Sunday, December 7, 2014

More municipal bans on fracking pose setback to domestic energy boom


The surge in domestic-energy production that has created millions of new jobs and abundant natural gas and oil is now facing a potential setback, cities across the country imposing bans on the widely-used deep-drilling process known as fracking.
At least three U.S. cities and two counties in the November elections voted in favor of such a ban. And courts in Pennsylvania and New York have recently ruled in favor of letting cities have some control over the drilling.
There is little surprise that Texas is at the forefront of the fight between energy companies and other fracking supporters and critics who say the drilling process is noisy, pollutes water supplies and triggers earthquakes.

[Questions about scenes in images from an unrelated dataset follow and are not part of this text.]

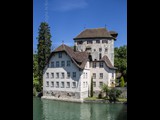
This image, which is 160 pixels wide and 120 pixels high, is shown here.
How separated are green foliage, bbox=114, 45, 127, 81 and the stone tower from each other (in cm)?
201

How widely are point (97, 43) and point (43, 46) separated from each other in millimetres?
9316

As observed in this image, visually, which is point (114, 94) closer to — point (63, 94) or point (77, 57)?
point (63, 94)

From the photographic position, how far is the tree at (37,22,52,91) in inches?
1323

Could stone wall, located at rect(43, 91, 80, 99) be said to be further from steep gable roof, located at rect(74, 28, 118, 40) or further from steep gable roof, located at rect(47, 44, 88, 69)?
steep gable roof, located at rect(74, 28, 118, 40)

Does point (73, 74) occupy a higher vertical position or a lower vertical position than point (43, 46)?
lower

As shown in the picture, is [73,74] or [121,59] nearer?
[73,74]

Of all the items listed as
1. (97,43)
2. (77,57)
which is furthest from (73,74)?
(97,43)

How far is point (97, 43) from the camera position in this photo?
32375mm

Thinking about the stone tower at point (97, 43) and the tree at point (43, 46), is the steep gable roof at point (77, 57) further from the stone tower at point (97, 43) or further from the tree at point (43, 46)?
the tree at point (43, 46)

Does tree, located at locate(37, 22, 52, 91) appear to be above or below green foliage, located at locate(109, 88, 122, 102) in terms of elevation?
above

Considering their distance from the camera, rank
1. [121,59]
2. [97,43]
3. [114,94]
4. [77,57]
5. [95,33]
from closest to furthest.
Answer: [114,94]
[77,57]
[97,43]
[95,33]
[121,59]

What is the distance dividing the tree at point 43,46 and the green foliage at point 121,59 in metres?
11.6

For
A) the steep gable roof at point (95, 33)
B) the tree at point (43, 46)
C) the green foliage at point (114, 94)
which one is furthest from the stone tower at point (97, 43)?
the green foliage at point (114, 94)

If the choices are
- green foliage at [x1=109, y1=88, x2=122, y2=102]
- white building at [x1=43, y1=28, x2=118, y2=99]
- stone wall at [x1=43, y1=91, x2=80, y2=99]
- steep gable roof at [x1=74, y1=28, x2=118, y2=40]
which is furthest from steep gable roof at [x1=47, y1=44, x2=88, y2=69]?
steep gable roof at [x1=74, y1=28, x2=118, y2=40]
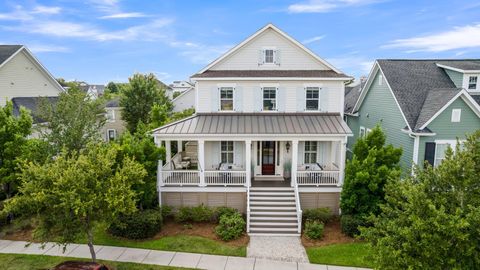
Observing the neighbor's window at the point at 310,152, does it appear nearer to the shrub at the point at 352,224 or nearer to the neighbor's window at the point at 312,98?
the neighbor's window at the point at 312,98

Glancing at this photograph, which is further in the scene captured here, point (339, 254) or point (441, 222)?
point (339, 254)

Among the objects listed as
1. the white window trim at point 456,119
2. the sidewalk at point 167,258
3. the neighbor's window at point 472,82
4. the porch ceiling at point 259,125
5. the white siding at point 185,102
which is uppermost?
the neighbor's window at point 472,82

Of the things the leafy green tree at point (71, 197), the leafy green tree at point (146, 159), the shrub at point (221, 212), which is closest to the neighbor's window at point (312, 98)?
the shrub at point (221, 212)

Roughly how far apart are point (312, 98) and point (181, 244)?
11.1 metres

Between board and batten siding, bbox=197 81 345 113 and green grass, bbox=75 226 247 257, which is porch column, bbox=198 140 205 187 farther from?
green grass, bbox=75 226 247 257

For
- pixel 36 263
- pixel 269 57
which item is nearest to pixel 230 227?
pixel 36 263

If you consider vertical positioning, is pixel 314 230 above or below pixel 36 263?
above

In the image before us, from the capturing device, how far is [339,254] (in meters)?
12.9

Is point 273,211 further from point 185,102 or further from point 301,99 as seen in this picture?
point 185,102

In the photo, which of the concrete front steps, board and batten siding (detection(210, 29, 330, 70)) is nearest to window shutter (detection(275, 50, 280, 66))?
board and batten siding (detection(210, 29, 330, 70))

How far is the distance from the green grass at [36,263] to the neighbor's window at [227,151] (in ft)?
26.9

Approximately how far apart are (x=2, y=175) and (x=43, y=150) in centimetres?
265

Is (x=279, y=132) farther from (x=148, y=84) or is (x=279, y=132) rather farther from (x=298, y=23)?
(x=148, y=84)

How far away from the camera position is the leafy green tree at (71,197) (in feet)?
32.1
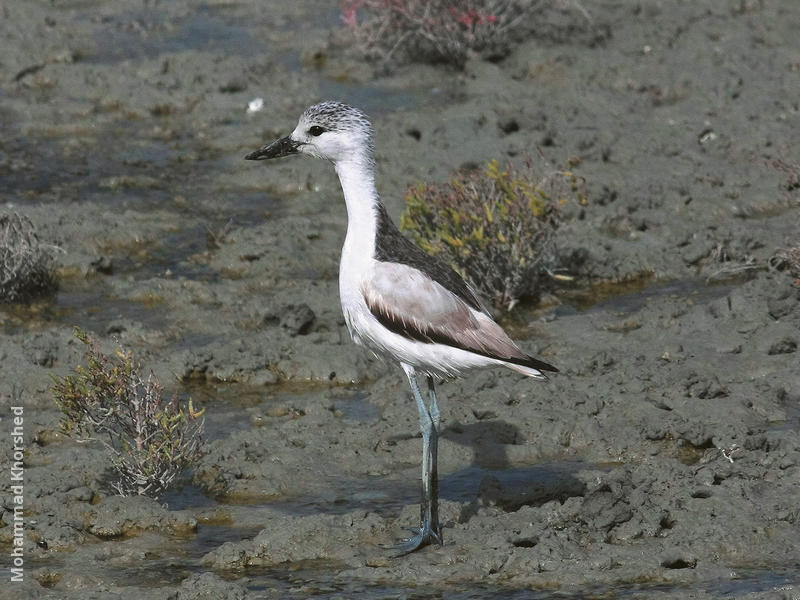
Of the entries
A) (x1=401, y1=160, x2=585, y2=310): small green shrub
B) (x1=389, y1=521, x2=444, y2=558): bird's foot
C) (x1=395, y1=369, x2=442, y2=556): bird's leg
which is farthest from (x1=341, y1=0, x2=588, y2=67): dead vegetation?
(x1=389, y1=521, x2=444, y2=558): bird's foot

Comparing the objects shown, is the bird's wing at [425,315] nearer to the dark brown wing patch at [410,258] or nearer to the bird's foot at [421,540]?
the dark brown wing patch at [410,258]

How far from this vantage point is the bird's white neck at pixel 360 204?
7.08 m

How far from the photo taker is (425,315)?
22.8 feet

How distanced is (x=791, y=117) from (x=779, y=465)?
24.9 ft

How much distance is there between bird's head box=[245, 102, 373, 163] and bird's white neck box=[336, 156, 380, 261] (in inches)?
2.0

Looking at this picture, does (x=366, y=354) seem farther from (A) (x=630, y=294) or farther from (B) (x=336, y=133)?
(B) (x=336, y=133)

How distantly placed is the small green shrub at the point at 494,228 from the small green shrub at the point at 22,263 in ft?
10.1

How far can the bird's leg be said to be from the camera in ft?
22.6

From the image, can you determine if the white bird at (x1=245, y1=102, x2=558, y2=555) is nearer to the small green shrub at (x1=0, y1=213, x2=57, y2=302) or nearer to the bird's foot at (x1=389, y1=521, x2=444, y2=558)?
the bird's foot at (x1=389, y1=521, x2=444, y2=558)

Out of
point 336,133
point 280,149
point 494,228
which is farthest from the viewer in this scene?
point 494,228

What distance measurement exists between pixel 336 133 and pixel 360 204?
0.47 meters

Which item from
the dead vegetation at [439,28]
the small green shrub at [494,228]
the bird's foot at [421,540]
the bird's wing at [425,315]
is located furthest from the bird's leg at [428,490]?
the dead vegetation at [439,28]

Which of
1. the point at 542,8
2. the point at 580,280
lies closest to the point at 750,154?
the point at 580,280

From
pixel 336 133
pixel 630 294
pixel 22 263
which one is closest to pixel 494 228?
pixel 630 294
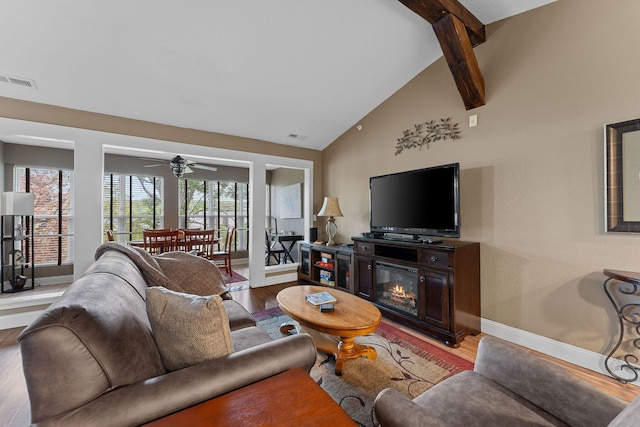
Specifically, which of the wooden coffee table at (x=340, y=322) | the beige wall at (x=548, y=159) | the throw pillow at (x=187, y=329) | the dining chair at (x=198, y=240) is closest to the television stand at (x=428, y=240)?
the beige wall at (x=548, y=159)

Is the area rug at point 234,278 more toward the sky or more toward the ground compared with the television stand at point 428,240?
more toward the ground

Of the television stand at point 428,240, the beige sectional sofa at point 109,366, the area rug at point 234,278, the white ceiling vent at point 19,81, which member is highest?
the white ceiling vent at point 19,81

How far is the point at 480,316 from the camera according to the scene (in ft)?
9.05

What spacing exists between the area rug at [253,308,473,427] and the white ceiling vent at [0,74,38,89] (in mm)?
3500

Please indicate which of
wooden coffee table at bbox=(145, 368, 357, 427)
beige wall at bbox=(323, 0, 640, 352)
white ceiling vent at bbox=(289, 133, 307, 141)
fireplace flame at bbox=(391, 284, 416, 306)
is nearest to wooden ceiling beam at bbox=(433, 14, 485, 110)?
beige wall at bbox=(323, 0, 640, 352)

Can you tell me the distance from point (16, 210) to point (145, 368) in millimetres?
4128

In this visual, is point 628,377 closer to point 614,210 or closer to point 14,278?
point 614,210

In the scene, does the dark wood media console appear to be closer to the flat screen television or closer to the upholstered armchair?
the flat screen television

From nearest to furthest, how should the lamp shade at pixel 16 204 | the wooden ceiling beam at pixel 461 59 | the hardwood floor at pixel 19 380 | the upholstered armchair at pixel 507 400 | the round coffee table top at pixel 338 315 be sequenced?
the upholstered armchair at pixel 507 400, the hardwood floor at pixel 19 380, the round coffee table top at pixel 338 315, the wooden ceiling beam at pixel 461 59, the lamp shade at pixel 16 204

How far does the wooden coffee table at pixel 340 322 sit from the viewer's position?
1.87 meters

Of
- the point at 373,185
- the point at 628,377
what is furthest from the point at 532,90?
the point at 628,377

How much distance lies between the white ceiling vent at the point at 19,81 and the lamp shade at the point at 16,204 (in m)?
1.61

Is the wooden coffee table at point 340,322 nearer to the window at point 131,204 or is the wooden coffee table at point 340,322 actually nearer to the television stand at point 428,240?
the television stand at point 428,240

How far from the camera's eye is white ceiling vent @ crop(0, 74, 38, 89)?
8.53ft
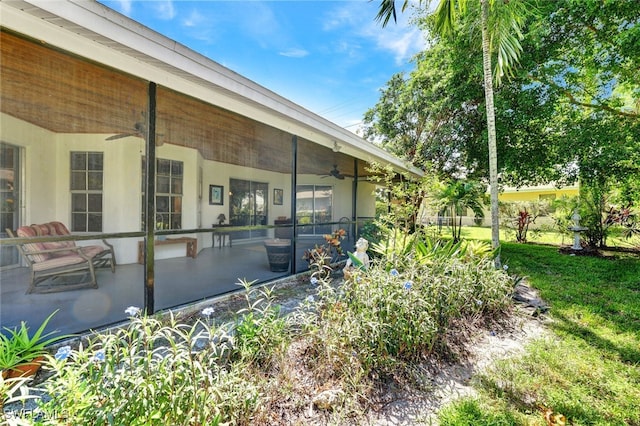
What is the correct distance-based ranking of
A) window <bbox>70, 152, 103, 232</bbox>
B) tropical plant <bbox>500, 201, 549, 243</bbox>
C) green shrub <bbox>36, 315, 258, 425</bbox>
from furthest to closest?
tropical plant <bbox>500, 201, 549, 243</bbox>
window <bbox>70, 152, 103, 232</bbox>
green shrub <bbox>36, 315, 258, 425</bbox>

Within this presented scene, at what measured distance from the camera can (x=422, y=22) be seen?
1078cm

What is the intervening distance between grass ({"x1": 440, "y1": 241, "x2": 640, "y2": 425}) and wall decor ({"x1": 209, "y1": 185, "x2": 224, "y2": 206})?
7.14 metres

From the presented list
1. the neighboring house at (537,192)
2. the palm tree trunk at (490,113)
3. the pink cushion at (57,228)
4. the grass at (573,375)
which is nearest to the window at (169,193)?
the pink cushion at (57,228)

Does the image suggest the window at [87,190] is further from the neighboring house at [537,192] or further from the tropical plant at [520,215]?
the neighboring house at [537,192]

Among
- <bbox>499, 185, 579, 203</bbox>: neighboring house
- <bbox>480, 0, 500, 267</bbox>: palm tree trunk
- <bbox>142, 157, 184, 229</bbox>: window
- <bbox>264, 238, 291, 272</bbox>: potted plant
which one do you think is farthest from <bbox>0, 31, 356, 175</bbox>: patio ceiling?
<bbox>499, 185, 579, 203</bbox>: neighboring house

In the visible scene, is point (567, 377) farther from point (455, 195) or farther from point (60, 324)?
point (455, 195)

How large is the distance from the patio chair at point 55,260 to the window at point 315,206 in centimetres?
406

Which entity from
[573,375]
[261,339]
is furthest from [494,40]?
[261,339]

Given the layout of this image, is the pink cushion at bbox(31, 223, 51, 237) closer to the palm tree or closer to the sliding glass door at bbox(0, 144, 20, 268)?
the sliding glass door at bbox(0, 144, 20, 268)

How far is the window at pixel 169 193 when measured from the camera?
5.91 meters

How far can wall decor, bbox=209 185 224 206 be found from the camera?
780 centimetres

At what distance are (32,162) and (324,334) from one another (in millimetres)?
5615

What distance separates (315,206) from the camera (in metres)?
9.12

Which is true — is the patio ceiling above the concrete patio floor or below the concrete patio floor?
above
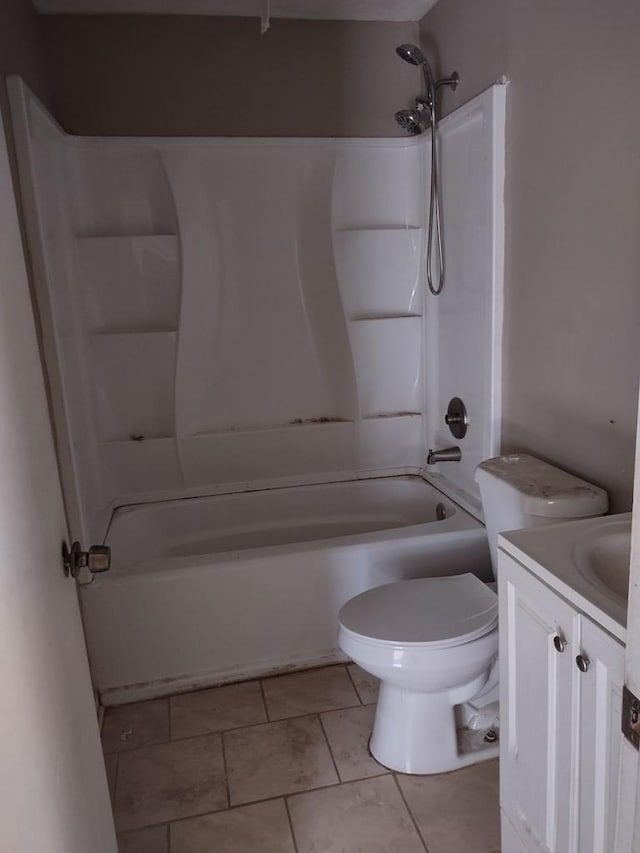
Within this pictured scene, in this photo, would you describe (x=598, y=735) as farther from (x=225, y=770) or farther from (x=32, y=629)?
(x=225, y=770)

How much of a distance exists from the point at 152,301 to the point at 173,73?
90cm

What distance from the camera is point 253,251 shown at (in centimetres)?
283

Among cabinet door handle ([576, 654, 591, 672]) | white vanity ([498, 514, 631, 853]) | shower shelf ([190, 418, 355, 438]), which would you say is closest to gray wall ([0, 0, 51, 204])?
shower shelf ([190, 418, 355, 438])

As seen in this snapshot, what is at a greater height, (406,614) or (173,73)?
(173,73)

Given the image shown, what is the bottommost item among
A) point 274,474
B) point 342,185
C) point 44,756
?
point 274,474

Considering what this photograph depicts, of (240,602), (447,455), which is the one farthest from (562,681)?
(447,455)

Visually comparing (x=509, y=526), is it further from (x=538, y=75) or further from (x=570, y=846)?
(x=538, y=75)

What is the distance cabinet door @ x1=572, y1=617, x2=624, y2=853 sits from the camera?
0.95 m

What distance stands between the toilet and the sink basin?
30cm

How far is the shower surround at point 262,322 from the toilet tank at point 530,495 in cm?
46

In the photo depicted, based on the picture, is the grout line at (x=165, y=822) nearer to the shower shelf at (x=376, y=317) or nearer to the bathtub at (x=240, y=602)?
the bathtub at (x=240, y=602)

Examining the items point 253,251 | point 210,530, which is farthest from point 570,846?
point 253,251

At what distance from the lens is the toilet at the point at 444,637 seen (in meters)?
1.66

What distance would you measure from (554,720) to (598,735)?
5.4 inches
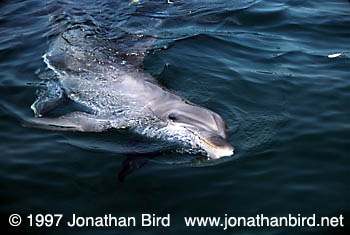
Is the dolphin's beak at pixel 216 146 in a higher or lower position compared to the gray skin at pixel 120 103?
lower

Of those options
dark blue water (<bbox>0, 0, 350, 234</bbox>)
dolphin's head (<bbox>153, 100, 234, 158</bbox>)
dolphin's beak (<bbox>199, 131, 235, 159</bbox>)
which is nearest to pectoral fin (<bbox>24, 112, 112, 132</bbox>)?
dark blue water (<bbox>0, 0, 350, 234</bbox>)

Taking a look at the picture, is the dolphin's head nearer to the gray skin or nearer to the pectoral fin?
the gray skin

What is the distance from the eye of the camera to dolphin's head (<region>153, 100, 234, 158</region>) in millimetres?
6980

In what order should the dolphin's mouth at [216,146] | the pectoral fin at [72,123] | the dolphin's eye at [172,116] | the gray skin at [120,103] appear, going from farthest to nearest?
the pectoral fin at [72,123], the dolphin's eye at [172,116], the gray skin at [120,103], the dolphin's mouth at [216,146]

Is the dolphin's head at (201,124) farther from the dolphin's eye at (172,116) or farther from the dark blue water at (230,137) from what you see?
the dark blue water at (230,137)

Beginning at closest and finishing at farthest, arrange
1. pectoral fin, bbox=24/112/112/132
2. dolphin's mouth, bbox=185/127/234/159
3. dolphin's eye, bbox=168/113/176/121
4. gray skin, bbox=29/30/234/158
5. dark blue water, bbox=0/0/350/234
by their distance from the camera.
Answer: dark blue water, bbox=0/0/350/234
dolphin's mouth, bbox=185/127/234/159
gray skin, bbox=29/30/234/158
dolphin's eye, bbox=168/113/176/121
pectoral fin, bbox=24/112/112/132

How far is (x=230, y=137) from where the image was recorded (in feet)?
24.6

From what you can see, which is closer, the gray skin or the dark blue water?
the dark blue water

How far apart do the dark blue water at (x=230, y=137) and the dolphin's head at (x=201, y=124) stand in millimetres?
255

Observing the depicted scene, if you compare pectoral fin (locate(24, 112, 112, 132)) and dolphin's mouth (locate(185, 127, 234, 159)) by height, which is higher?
pectoral fin (locate(24, 112, 112, 132))

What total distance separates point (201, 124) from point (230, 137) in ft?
1.93

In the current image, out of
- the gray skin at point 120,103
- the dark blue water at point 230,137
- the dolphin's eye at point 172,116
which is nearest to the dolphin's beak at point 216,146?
the gray skin at point 120,103

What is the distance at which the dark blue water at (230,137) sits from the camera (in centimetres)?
619

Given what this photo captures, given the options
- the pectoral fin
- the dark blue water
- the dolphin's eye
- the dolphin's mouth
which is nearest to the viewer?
the dark blue water
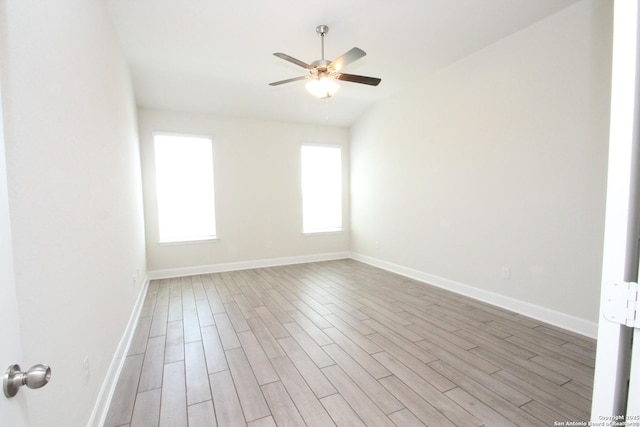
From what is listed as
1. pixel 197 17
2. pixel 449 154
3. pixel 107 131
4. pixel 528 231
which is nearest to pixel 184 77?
pixel 197 17

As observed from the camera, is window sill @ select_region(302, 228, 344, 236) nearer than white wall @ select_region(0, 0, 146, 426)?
No

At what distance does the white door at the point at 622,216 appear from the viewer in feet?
2.50

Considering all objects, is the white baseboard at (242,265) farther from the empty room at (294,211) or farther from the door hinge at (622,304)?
the door hinge at (622,304)

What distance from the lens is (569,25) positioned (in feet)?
8.52

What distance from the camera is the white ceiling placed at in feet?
8.64

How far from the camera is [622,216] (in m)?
0.79

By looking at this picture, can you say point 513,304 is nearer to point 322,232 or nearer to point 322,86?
point 322,86

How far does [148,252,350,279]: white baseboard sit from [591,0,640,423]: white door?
16.2 feet

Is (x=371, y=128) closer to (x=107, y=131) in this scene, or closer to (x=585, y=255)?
(x=585, y=255)

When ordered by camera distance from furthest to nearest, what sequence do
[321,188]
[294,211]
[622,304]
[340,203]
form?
[340,203] < [321,188] < [294,211] < [622,304]

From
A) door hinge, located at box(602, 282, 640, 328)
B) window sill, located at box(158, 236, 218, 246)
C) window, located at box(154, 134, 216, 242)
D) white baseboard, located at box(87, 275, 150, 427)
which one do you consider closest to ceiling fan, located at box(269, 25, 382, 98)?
door hinge, located at box(602, 282, 640, 328)

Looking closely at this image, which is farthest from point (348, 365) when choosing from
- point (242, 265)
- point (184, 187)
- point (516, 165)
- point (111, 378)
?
point (184, 187)

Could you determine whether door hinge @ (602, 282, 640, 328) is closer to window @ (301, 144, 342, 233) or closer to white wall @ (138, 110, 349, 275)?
white wall @ (138, 110, 349, 275)

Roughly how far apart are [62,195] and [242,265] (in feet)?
13.2
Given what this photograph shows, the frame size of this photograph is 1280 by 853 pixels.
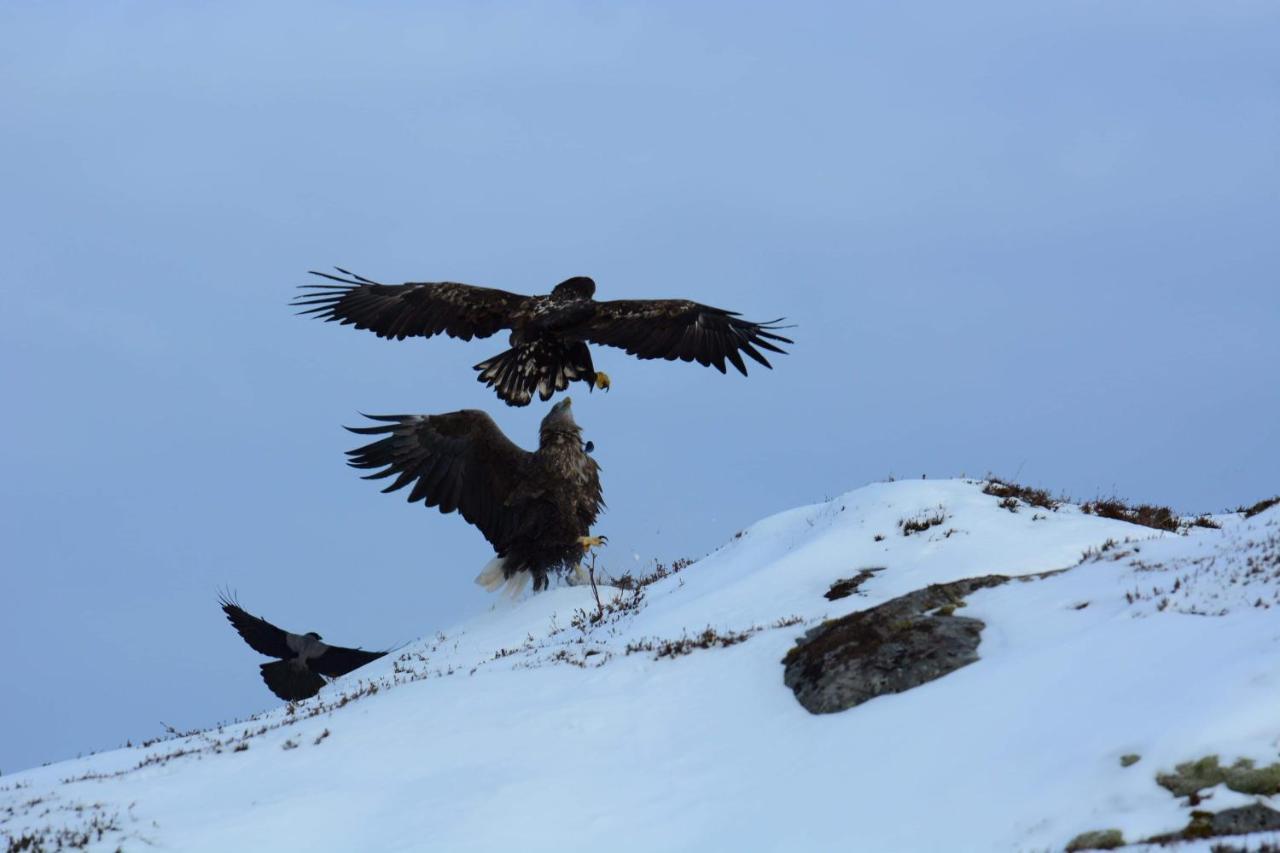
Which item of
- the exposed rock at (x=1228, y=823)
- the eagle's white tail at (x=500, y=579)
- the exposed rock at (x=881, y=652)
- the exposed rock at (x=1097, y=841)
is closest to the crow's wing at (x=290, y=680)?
the eagle's white tail at (x=500, y=579)

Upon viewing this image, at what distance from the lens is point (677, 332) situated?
64.4ft

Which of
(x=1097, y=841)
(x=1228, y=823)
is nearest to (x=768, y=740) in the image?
(x=1097, y=841)

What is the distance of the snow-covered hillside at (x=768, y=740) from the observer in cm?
883

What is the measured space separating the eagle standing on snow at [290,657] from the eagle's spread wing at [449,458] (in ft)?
10.6

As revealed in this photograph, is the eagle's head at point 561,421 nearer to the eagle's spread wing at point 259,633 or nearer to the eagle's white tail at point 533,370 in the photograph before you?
the eagle's white tail at point 533,370

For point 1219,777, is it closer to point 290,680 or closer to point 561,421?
point 561,421

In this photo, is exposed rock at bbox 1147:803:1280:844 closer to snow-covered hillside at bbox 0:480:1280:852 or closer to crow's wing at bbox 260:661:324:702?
snow-covered hillside at bbox 0:480:1280:852

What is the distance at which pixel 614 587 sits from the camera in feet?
68.1

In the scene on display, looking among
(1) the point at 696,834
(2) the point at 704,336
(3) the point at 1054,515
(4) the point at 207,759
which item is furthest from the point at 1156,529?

Most of the attention in Texas is now on Denton, a college town near Dallas that sits on the Barnett shale formation that is full of natural gas.
The city became the first in Texas to impose the ban and has emerged as a test case for municipalities across the state trying to halt the drilling -- particularly in the face of the powerful energy industry and the Texas General Land Office, which owns 13 million acres of land across Texas and uses revenue from the mineral rights to fund public education.
Denton residents approved the ban in a Nov. 4 referendum that promptly resulted in at least two lawsuits including one by the land office and the Texas Oil & Gas Association, an industry group.
The ban on fracking went into effect Tuesday, but the situation appears headed for a lengthy legal battle.
"Whatever happens next will take place in a courtroom," Ed Ireland, executive director of the Barnett Shale Energy Education Council, a group aligned with producers, told Reuters.
Property rights are a part of Texas' cultural fabric. But the desire to develop hydrocarbons such as oil and gas is equally powerful.
Another factor is that property rights are separate under state law from mineral rights, making it possible to own one but not the other.
The process of fracking involves shooting a mix of pressurized water, sand and chemicals to split rock formations and release the gas and so-called tight oil.
Fracking supporters say the industry in 2012 supported 2.1 million jobs across the country and contributed nearly $284 billion to the country’s Gross Domestic Product, according to most recent figures.
In Ohio, which is home to the Utica shale gas field and is enjoying a manufacturing renaissance as a result of fracking, the cities of Youngstown, Gates Mills and Kent on election day rejected proposed bans. However, the city of Athens approved one. They join the Ohio cities of Broadview Heights, Mansfield, Oberlin and Yellow Springs in the banning of fracking within city limits.
California voters in San Benito and Mendocino counties passed bans, while those in Santa Barbara defeated one. Santa Cruz County had already enacted one, and Los Angeles was already in the process of imposing a temporary ban. At least on local referendum has passed in Colorado, but the courts have ruled against it.
In Texas, the fight against fracking also pits municipalities against the Texas Railroad Commission, which governs the oil and gas industry.
"Regulation doesn't work very well in the state of Texas because the Railroad Commission doesn't work on the public's behalf," said Dan Dowdey, who is asking Alpine city commissioners to ban fracking in the nearby Permian Basin and Eagle Ford shale formations, though the closest drilling is more than 100 miles away.
And residents of Reno, which had its first recorded earthquake last year and hundreds since then, took their first step this past spring toward a ban. The ban limits fracking activities to operators who can prove the injections won't cause earthquakes.
Cities might never be able to prove definitively that fracking causes earthquakes.
Texas hired its first seismologist to investigate the potential link after Reno Mayor Lyndamyrth Stokes led an effort to get the Railroad Commission to halt the drilling in her area. Stokes say the seismologist told her that making such a definitive connection would be impossible.
On Monday, potential 2016 Democratic White House Candidate Hillary Clinton, who will need a domestic-energy platform, tried walking the narrow line between fracking supporters and critics.
“It is crucial we put in place smart regulations and enforce them including deciding not to drill when the risks to local communities, landscapes and ecosystems are just too high,” she told the League of Conservation Voters in New York. But “natural gas can play an important bridge role in the transition to a cleaner, greener economy.”